-- SELECTED EXTRACT follows --

When Sgt. John Clinard found out during a firefight that a good friend had been killed by militants in eastern Afghanistan, a video camera was there to capture his grief in unflinching detail.
"Shut up. Shut the f— up," Clinard said, a look of shock on his face as he sobbed over the loss. "Not Sgt. Rougle. You’re lying, right, man?"
The filmmakers of the Afghanistan war documentary "Restrepo" said the cameras stayed focused on a small group of soldiers in Korengal Valley and that there are no interviews with generals or diplomats.
"The only goal is to make viewers feel as if they have just been through a 90-minute deployment," the movie states on its website.
The National Geographic documentary does that, in shaky and gritty hand-held camera detail as one deadly firefight after another unfolds in hostile Kunar province.
But "Restrepo" goes further, serving as a tool to educate other soldiers and the public about what the particularly grueling 2007-2008 deployment was like, as well as providing a window into the post-traumatic stress that followed it.
The documentary has received critical praise at a time when the U.S. still is struggling to find a successful strategy in Afghanistan and as it continues to come to terms with stress, suicides and reintegration following combat deployments.
Clinard and Sgt. Mitchell Raeon, who were both on the deployment with the Italy-based 173rd Airborne Brigade and now are stationed at Schofield Barracks, spoke with audience members about "Restrepo" after the film was shown Friday at the Mililani Stadium 14 theaters.
The 90-minute documentary will play in Mililani at least through Tuesday, theater representatives said.
"(Almost) every last person in the theater stayed and there was a slew of questions," said Staff Sgt. Amber Robinson, a spokeswoman for the 3rd Brigade at Schofield.
Soldiers who were there and the film’s makers have spoken to audiences around the country about the hardships in eastern Afghanistan and the fallout from that service.
Eastern Kunar and Nuristan provinces, meanwhile, have a past unwanted connection to Hawaii and a possible future one, as well.

-- SELECTED EXTRACT concluded --
-- MATERIAL SUPPLIED follows --

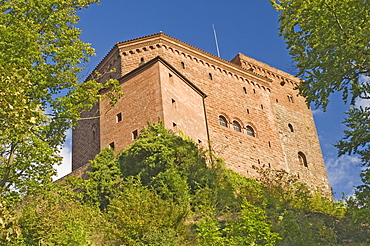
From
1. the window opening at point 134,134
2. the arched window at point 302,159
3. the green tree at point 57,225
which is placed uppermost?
the arched window at point 302,159

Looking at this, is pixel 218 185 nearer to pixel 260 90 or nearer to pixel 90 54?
pixel 90 54

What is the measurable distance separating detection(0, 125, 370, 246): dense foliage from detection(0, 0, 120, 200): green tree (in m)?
0.88

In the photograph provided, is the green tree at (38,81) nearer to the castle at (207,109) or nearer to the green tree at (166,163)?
the green tree at (166,163)

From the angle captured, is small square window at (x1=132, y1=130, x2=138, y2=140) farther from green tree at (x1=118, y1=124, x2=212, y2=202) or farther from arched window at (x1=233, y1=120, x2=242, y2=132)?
arched window at (x1=233, y1=120, x2=242, y2=132)

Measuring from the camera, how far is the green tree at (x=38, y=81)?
→ 10.9m

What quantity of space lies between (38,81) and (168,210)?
509 centimetres

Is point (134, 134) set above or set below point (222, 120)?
below

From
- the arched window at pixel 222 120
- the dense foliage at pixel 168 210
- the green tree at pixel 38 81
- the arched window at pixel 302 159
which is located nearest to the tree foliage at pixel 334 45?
the dense foliage at pixel 168 210

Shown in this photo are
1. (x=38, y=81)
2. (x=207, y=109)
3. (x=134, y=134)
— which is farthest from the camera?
(x=207, y=109)

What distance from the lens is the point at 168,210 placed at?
14.4 m

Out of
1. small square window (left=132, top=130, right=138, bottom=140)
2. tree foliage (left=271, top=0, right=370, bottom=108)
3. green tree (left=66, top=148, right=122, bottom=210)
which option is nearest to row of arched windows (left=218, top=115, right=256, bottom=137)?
small square window (left=132, top=130, right=138, bottom=140)

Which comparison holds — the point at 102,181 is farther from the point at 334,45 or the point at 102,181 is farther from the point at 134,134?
the point at 334,45

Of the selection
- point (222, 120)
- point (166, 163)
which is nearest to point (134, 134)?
point (166, 163)

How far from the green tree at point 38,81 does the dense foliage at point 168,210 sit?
880 mm
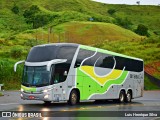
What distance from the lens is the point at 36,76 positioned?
947 inches

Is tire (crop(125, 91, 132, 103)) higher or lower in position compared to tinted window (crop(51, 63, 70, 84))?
lower

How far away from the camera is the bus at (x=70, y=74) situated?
2379 cm

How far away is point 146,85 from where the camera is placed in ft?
186

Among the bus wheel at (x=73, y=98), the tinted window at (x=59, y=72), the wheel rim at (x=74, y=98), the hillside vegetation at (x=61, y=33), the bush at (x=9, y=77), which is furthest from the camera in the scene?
the hillside vegetation at (x=61, y=33)

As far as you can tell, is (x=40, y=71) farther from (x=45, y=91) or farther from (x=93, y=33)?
(x=93, y=33)

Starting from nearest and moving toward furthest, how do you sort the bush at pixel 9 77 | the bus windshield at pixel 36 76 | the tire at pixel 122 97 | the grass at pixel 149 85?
the bus windshield at pixel 36 76 → the tire at pixel 122 97 → the bush at pixel 9 77 → the grass at pixel 149 85

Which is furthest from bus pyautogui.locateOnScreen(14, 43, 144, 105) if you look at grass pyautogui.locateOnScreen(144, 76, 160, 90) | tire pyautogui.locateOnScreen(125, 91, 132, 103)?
grass pyautogui.locateOnScreen(144, 76, 160, 90)

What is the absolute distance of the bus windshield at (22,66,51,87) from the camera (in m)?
23.8

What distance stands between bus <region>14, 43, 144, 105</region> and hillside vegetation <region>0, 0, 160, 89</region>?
22.9 meters

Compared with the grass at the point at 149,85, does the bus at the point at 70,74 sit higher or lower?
higher

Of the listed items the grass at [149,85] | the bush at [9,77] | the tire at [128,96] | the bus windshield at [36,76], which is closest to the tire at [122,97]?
the tire at [128,96]

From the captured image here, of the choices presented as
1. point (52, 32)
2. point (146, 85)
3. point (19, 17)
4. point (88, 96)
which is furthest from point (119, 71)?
point (19, 17)

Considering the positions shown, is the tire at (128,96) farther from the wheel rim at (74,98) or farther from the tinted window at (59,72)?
the tinted window at (59,72)

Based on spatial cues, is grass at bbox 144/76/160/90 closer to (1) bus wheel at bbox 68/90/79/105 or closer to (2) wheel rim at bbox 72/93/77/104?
(1) bus wheel at bbox 68/90/79/105
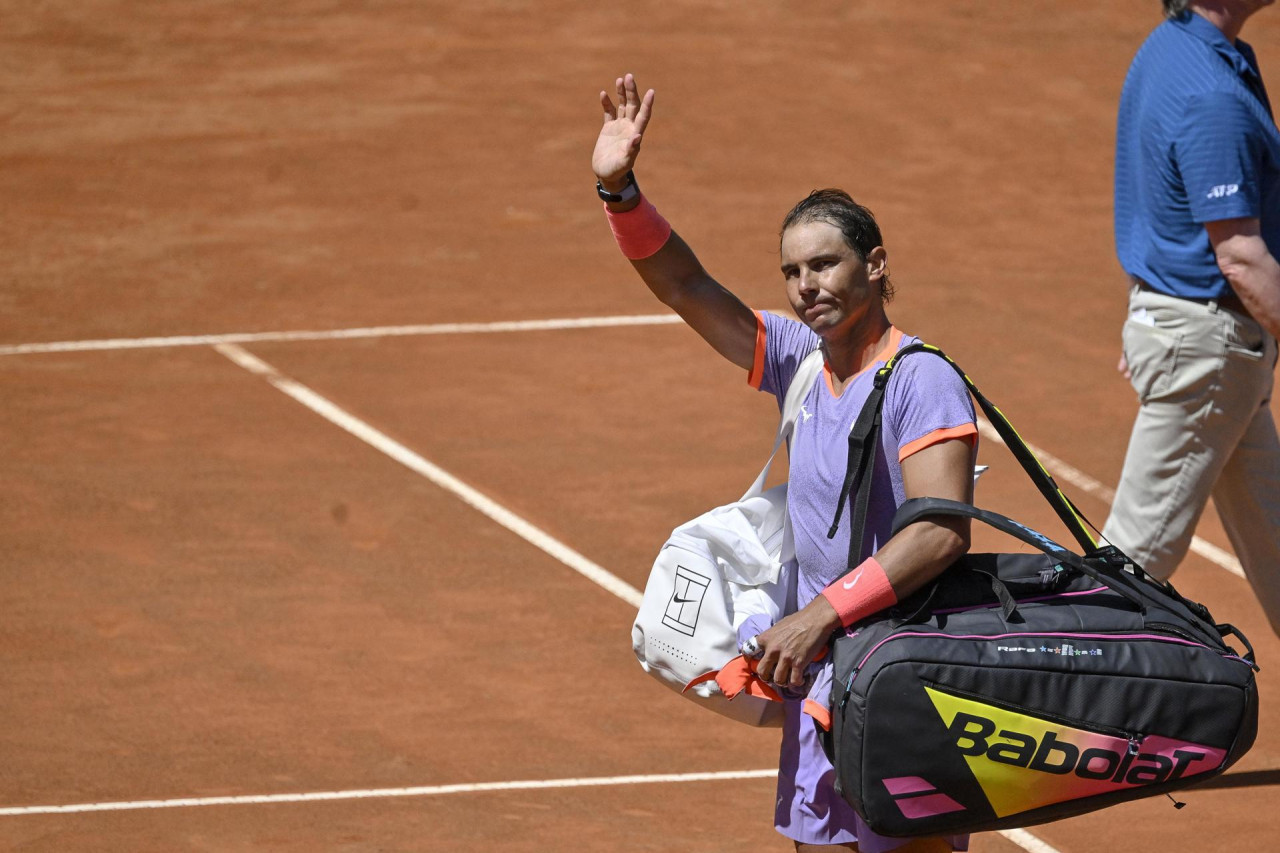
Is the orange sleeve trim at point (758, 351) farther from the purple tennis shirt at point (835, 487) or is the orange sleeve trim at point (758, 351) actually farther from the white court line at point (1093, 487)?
the white court line at point (1093, 487)

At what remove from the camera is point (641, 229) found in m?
4.52

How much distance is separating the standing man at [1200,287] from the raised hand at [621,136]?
2.05m

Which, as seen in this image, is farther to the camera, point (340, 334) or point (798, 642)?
point (340, 334)

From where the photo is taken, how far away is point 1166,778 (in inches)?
153

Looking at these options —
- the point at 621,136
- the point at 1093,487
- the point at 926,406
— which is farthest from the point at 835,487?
the point at 1093,487

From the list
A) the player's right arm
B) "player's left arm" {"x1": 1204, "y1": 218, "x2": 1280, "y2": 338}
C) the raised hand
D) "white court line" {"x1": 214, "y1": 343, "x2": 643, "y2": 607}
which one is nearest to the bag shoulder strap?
the player's right arm

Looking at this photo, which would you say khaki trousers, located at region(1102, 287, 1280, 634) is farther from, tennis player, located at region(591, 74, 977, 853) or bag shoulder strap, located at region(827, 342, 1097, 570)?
bag shoulder strap, located at region(827, 342, 1097, 570)

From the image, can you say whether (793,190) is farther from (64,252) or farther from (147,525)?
(147,525)

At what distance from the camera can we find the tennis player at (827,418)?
153 inches

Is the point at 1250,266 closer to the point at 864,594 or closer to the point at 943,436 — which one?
the point at 943,436

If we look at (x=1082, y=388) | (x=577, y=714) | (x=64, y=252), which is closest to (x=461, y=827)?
(x=577, y=714)

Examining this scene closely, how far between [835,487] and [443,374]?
6557mm

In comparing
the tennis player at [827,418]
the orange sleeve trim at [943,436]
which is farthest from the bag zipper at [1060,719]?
the orange sleeve trim at [943,436]

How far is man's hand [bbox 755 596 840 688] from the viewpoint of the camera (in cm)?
389
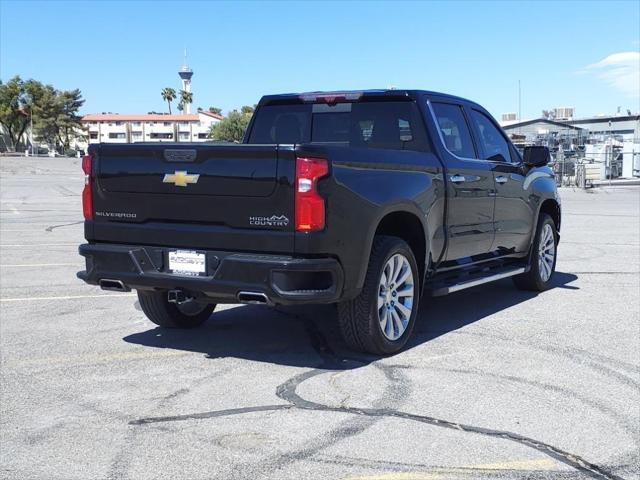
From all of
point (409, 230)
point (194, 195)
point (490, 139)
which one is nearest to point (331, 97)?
point (409, 230)

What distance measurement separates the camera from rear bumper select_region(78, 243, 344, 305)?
4758 mm

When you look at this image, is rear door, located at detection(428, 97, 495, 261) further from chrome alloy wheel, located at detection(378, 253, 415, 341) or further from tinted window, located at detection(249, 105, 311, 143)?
tinted window, located at detection(249, 105, 311, 143)

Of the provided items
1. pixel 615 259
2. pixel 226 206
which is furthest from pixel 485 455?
pixel 615 259

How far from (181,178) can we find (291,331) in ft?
6.14

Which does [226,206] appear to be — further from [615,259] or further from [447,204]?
[615,259]

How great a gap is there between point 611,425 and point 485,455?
3.00ft

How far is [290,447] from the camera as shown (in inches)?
150

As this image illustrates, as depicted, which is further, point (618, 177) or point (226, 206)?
point (618, 177)

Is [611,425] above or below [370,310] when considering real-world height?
below

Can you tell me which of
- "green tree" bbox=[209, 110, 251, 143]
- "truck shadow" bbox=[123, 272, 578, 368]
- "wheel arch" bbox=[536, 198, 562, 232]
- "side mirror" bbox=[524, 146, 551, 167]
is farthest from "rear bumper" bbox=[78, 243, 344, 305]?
"green tree" bbox=[209, 110, 251, 143]

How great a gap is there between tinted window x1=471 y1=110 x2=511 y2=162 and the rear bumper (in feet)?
9.83

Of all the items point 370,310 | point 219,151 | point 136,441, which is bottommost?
point 136,441

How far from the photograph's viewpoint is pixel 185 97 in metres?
142

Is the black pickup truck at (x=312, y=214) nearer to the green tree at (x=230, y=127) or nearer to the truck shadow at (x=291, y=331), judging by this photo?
the truck shadow at (x=291, y=331)
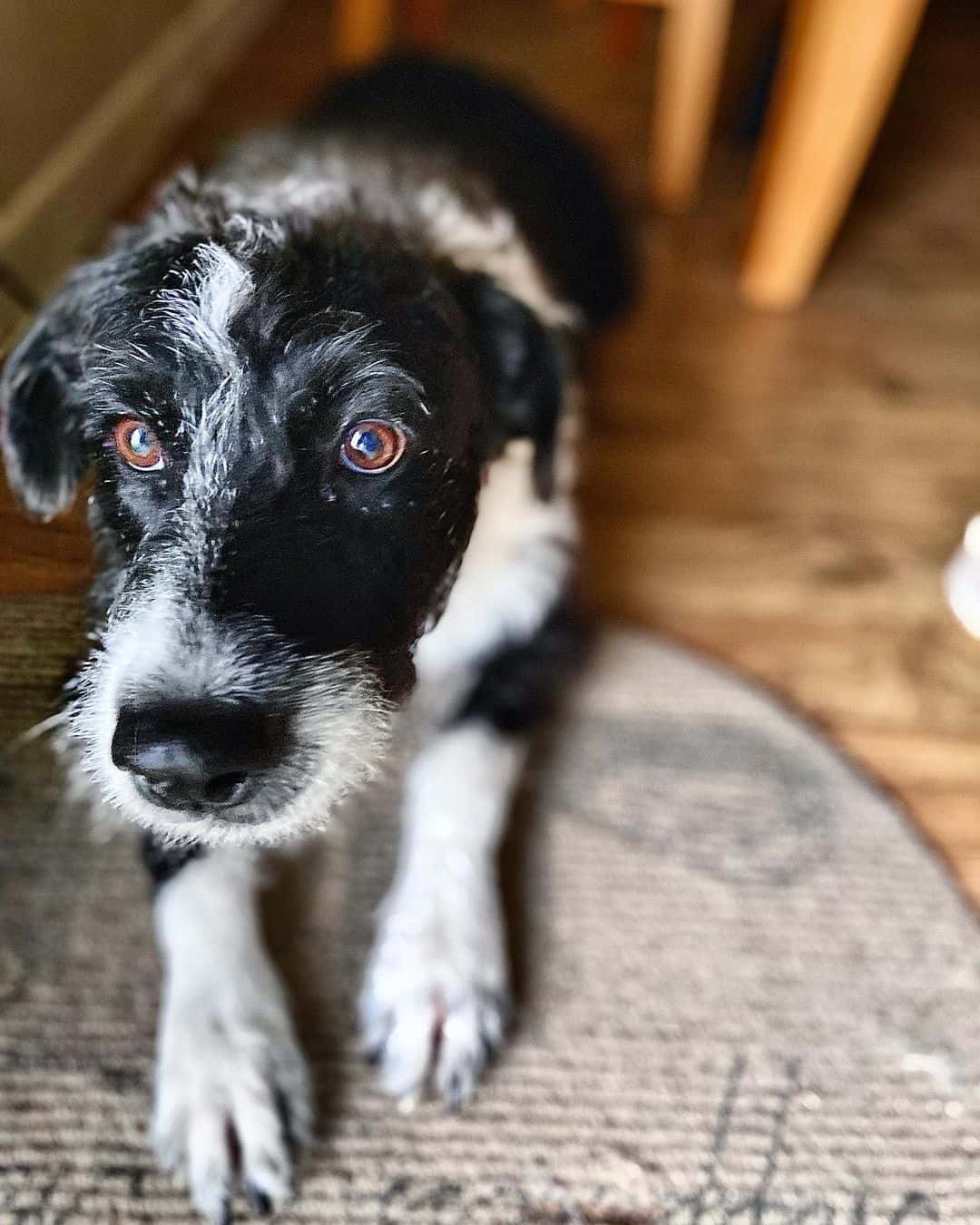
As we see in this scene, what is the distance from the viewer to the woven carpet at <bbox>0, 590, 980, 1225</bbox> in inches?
43.1

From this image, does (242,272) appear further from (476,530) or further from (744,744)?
(744,744)

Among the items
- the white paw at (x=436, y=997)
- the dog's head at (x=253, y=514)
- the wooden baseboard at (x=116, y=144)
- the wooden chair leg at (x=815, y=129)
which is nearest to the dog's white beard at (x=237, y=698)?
the dog's head at (x=253, y=514)

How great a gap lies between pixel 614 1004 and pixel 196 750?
0.70 meters

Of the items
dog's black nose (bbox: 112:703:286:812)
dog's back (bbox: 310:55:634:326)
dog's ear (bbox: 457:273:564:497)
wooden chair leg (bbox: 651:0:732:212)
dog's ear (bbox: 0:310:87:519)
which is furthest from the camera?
wooden chair leg (bbox: 651:0:732:212)

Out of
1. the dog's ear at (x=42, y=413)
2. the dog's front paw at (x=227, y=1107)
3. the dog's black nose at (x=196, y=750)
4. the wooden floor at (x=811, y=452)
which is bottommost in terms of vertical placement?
the dog's front paw at (x=227, y=1107)

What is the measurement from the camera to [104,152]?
2.23m

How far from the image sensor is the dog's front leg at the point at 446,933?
3.79 feet

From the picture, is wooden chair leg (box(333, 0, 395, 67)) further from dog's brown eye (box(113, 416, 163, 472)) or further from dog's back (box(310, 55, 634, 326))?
dog's brown eye (box(113, 416, 163, 472))

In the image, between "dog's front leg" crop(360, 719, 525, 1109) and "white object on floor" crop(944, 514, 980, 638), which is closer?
"dog's front leg" crop(360, 719, 525, 1109)

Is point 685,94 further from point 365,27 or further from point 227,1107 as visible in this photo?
point 227,1107

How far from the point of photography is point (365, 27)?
265cm

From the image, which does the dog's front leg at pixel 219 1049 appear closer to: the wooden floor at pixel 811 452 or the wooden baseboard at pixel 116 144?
the wooden floor at pixel 811 452

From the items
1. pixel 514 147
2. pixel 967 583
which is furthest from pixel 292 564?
pixel 514 147

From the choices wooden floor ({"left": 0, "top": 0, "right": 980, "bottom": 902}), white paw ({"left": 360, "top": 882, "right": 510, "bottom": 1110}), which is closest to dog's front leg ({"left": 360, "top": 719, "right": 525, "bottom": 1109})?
white paw ({"left": 360, "top": 882, "right": 510, "bottom": 1110})
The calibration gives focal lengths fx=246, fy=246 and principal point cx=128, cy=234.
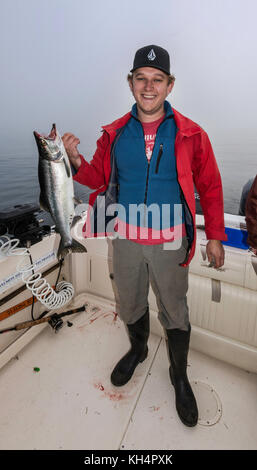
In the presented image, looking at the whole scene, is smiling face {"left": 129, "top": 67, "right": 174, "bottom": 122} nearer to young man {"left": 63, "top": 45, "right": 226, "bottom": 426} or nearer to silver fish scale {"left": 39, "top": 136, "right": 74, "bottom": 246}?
young man {"left": 63, "top": 45, "right": 226, "bottom": 426}

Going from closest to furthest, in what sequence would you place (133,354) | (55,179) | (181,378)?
1. (55,179)
2. (181,378)
3. (133,354)

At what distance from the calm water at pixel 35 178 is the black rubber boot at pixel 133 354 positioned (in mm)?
3611

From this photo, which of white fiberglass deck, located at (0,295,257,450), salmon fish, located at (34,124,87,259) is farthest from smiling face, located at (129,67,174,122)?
white fiberglass deck, located at (0,295,257,450)

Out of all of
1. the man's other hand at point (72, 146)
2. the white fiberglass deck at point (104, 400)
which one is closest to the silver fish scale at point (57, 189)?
the man's other hand at point (72, 146)

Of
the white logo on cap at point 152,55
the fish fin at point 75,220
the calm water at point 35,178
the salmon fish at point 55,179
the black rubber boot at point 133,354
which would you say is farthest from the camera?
the calm water at point 35,178

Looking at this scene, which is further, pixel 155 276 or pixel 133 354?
pixel 133 354

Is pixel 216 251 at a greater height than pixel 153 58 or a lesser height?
lesser

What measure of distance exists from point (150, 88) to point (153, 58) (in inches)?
7.1

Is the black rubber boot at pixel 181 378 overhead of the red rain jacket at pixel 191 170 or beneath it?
beneath

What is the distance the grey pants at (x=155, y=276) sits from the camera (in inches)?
73.7

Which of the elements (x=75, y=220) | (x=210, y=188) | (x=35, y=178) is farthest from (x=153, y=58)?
(x=35, y=178)

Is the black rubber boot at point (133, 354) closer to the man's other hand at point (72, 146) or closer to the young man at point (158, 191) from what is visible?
the young man at point (158, 191)

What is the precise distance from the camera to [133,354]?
241 cm

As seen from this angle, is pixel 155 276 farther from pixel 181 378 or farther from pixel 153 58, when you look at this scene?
pixel 153 58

-- MATERIAL SUPPLIED concluded --

## CHECK YOUR UNDERSTANDING
A - According to the article about the documentary "Restrepo," where was the film shown on Friday before the two sergeants spoke with the audience?
B - Continue the article about the documentary "Restrepo" from where it stops.

## TASK-BY-TASK RESULTS
A - At the Mililani Stadium 14 theaters.

B -
On the same 2007-2008 deployment by the 173rd Airborne Brigade, 1st Lt. Jonathan P. Brostrom of Aiea was killed along with eight other soldiers when an overwhelming force of militants attacked his platoon in the village of Wanat in the neighboring Waigal Valley.
Five Pearl Harbor Navy SEALs were killed in June 2005 in an ill-fated commando mission and the subsequent crash of a rescue helicopter in Kunar, two events in which a total of 19 lives were lost.
The 3,800 soldiers of Schofield’s 3rd Brigade have been tapped for duty in Kunar and Nuristan when they deploy to Afghanistan in the spring.
Restrepo was a 15-man outpost named after Pfc. Juan S. Restrepo, a 20-year-old medic killed by insurgents on July 22, 2007, in Korengal.
Restrepo and four other outposts in Korengal were subsequently abandoned by the U.S., along with the outpost where Brostrom was killed and two others in Waigal Valley, after officials concluded they couldn’t be adequately defended and the decision was made to move forces to more populated areas.
Kunar was legendary as a hostile region before the 173rd Brigade arrived, and it continued to live up to its reputation after the soldiers showed up.
"If I was to try to sum it up in one word, I would say ‘relentless,’" Schofield’s Raeon, 27, said of the attacks. "At one point, as we were building Restrepo, we had 20-something firefights in two days."
The outpost, built on a mountain ridge where attacks had been prevalent, was an amalgam of dirt-filled barriers, beams and plywood, sandbags and camouflage netting.
Staff Sgt. Larry Rougle was killed by insurgents on Oct. 23, 2007, after he was shot multiple times during an operation called Rock Avalanche.
"Before Larry died, we knew we were in a bad area," said Clinard, 25, of High Point, N.C. "We were in a firefight every day, but not really thinking about it,"
Two more 173rd soldiers were killed the next day.
"(The deaths) really put it in perspective. This is real. We could die here," Clinard said.
In an interview in the film after the deployment, Spc. Miguel Cortez said he was taking four to five different kinds of sleeping pills so he could sleep.
Clinard also said that "when we got back, it was pretty rough."
"Honestly, it’s still affecting me, with dreams and anxiety and dealing with Larry’s death. I think about it all the time," he said.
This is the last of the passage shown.